Your instructions — Exactly the lines below from the one with "Retro for Sale" up to and including the one with "Formulir Pendaftaran Jadi Anggota Koperasi" make up the answer, with nothing else added.

Data supplied —
⟨
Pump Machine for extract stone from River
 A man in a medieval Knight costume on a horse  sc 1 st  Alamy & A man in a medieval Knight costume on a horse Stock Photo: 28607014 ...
⟩
⟨
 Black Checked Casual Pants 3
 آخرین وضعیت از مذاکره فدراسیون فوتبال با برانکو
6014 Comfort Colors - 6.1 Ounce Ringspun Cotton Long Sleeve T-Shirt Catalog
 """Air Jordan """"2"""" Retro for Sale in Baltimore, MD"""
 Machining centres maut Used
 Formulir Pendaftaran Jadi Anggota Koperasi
⟩
Solution to the problem —
 """Air Jordan """"2"""" Retro for Sale in Baltimore, MD"""
 Machining centres maut Used
 Formulir Pendaftaran Jadi Anggota Koperasi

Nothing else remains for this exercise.